ASSIGNMENT -> Counting only the lines below that contain the word "standing", what is the total? Give it with no other words.

PROVIDED MATERIAL ->
--------------------------------------------------

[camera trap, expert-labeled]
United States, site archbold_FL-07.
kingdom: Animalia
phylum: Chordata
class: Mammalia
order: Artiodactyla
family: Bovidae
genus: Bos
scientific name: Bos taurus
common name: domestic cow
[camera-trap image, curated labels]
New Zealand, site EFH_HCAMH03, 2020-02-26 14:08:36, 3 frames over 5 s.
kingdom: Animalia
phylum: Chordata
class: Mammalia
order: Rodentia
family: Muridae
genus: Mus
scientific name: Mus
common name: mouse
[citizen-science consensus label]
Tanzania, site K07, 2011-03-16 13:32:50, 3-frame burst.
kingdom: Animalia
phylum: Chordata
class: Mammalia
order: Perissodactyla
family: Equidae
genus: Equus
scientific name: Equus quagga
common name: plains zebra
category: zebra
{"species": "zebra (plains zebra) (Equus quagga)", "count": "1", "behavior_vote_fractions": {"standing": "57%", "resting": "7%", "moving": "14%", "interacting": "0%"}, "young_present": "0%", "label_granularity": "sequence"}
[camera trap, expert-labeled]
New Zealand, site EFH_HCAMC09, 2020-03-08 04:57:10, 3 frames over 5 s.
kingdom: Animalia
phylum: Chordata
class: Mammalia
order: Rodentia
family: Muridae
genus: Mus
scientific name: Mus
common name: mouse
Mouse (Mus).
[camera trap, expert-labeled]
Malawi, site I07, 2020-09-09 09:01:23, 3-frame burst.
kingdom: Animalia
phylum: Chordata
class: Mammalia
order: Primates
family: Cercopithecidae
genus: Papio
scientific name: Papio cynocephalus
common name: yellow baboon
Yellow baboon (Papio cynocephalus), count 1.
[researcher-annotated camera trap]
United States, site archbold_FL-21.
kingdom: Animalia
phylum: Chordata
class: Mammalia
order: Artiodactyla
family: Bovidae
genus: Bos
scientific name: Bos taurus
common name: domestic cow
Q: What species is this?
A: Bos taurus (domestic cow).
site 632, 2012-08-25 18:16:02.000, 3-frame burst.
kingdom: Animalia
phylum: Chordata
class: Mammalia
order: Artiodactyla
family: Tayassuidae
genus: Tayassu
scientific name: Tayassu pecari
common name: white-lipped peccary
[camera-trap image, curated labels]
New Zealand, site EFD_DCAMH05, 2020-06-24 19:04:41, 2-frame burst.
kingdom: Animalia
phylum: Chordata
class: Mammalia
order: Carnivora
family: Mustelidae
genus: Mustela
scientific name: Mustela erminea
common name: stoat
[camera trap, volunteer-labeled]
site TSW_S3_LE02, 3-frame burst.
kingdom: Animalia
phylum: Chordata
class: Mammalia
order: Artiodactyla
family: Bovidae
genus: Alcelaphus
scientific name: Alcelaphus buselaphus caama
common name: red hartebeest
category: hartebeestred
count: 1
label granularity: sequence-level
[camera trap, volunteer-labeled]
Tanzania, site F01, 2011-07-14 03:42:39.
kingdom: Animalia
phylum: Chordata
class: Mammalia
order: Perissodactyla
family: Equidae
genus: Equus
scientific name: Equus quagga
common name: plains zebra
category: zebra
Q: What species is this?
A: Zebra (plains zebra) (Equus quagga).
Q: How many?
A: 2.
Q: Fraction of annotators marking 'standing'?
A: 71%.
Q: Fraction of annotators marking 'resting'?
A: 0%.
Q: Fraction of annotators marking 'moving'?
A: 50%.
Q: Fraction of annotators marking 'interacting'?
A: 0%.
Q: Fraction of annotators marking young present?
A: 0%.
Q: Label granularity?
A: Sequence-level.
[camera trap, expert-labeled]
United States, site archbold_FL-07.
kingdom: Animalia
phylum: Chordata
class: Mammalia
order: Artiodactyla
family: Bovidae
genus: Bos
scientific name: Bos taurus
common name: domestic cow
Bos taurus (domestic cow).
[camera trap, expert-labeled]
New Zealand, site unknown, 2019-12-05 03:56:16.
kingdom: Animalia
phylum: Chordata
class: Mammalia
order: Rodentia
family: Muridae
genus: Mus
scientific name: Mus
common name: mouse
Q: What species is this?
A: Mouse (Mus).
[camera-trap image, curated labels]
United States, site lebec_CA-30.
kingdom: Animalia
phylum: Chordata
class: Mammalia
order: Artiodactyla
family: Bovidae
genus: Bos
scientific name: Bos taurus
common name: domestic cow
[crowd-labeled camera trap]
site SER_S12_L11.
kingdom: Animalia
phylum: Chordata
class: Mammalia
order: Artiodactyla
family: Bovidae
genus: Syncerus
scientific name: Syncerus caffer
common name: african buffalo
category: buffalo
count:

--------------------------------------------------

TASK RESULT -> 2